— Selected passage —
▼

The concerted movement of the switch region of Troponin I in cardiac muscle thin filaments as tracked by conventional and pulsed (DEER) EPR

The absence of a crystal structure of the calcium free state of the cardiac isoform of the troponin complex has hindered our understanding of how the simple binding of Ca2+ triggers conformational changes in troponin which are then propagated to enable muscle contraction. Here we have used continuous wave (CW) and Double Electron-Electron Resonance (DEER) pulsed EPR spectroscopy to measure distances between TnI and TnC to track the movement of the functionally important regulatory 'switch' region of cardiac Tn. Spin labels were placed on the switch region of Troponin I and distances measured to Troponin C. Under conditions of high Ca2+, the interspin distances for one set (TnI151/TnC84) were 'short' (9-10 Å) with narrow distance distribution widths (3-8 Å) indicating the close interaction of the switch region with the N-lobe of TnC. Additional spin populations representative of longer interspin distances were detected by DEER. These longer distance populations, which were ∼16-19 Å longer than the short distance populations, possessed notably broader distance distribution widths (14-29 Å). Upon Ca2+ removal, the interspin population shifted toward the longer distances, indicating the release of the switch region from TnC and an overall increase in disorder for this region. Together, our results suggest that under conditions of low Ca2+, the close proximity of the TnI switch region to TnC in the cardiac isoform is necessary for promoting the interaction between the regulatory switch helix with the N-lobe of cardiac Troponin C, which, unlike the skeletal isoform, is largely in a closed conformation.

▲

— Supplied material —
▼

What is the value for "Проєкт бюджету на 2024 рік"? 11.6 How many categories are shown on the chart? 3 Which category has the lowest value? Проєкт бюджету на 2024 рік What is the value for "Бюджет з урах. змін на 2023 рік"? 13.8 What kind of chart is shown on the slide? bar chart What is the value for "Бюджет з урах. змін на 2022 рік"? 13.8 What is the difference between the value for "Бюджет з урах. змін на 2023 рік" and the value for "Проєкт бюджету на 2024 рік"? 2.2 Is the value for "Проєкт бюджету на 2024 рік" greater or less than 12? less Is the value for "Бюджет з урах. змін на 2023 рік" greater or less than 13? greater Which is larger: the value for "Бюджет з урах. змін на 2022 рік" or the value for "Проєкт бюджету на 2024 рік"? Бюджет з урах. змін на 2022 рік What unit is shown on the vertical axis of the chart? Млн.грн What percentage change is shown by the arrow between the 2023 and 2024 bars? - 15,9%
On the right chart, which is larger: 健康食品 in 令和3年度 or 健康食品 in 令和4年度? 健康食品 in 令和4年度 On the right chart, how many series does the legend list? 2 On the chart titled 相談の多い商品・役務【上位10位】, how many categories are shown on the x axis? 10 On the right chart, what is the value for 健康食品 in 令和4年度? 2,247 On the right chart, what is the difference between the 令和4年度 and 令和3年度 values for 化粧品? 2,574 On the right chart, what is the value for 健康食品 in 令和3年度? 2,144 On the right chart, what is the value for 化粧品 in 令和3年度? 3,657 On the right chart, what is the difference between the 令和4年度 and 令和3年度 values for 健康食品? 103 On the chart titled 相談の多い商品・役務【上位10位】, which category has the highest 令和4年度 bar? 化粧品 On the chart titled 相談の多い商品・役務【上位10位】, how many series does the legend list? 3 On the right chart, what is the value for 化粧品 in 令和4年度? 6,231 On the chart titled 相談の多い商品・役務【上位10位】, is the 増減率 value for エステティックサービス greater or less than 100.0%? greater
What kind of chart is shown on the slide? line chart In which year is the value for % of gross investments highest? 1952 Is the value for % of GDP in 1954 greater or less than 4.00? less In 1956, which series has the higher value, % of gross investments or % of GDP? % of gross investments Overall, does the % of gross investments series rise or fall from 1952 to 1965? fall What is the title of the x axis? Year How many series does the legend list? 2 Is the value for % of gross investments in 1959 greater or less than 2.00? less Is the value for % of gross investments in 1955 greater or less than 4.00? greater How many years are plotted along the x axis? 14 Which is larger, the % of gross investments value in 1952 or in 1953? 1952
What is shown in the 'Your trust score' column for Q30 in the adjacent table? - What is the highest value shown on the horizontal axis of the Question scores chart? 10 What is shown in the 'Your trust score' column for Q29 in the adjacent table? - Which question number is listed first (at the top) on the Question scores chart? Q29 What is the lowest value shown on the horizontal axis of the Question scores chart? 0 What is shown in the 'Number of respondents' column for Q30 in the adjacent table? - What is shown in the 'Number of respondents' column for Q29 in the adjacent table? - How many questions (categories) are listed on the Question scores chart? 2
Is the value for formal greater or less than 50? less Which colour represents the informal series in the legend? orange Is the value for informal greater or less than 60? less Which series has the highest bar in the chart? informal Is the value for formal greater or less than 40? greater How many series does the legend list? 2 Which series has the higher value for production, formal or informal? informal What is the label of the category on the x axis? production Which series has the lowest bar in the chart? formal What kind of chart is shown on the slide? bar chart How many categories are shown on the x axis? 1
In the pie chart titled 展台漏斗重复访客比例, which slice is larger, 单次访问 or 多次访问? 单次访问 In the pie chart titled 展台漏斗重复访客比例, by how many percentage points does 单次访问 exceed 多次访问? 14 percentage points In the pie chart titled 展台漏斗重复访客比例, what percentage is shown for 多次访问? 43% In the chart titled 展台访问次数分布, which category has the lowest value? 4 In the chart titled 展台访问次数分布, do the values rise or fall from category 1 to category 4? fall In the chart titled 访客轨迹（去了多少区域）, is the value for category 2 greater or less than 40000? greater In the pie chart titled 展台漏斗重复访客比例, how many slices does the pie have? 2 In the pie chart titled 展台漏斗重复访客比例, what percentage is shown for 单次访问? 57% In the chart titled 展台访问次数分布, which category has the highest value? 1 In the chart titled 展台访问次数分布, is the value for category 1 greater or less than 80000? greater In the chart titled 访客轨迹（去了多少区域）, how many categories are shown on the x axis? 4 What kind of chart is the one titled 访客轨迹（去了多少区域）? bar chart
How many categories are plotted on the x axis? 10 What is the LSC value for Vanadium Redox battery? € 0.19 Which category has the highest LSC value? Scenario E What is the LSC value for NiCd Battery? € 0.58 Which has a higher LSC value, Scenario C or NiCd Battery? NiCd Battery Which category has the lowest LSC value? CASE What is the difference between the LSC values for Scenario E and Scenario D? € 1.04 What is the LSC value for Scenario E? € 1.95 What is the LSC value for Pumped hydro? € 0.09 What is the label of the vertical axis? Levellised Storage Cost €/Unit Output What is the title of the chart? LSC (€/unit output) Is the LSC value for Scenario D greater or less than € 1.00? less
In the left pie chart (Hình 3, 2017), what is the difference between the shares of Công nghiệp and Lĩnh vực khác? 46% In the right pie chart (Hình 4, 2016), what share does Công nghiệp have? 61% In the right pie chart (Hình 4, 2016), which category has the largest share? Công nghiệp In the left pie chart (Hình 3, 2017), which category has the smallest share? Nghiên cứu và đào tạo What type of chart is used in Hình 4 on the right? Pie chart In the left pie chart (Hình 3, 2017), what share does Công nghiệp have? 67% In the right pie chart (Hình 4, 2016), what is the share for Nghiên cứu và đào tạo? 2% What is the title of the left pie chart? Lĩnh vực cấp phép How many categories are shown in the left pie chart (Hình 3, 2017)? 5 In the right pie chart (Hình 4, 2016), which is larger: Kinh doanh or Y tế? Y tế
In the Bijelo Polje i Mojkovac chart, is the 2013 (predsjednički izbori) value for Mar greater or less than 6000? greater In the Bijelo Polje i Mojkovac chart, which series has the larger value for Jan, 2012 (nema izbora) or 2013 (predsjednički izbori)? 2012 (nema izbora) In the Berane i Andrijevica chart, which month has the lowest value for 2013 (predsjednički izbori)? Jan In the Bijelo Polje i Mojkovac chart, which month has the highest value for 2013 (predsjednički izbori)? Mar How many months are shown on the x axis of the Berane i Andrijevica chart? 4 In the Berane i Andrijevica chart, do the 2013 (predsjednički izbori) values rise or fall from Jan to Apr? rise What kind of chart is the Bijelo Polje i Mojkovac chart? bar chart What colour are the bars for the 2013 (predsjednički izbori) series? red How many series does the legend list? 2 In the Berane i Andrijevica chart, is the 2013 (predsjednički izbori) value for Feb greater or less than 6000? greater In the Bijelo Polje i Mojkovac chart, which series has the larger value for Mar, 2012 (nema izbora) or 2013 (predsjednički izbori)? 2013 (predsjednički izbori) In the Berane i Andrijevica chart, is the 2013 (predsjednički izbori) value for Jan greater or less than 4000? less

▲

— Work required —
In the troponin abstract, what interspin distances were measured for the TnI151/TnC84 pair under high Ca2+ conditions?

— Answer box —
9-10 Å, with narrow distance distribution widths of 3-8 Å.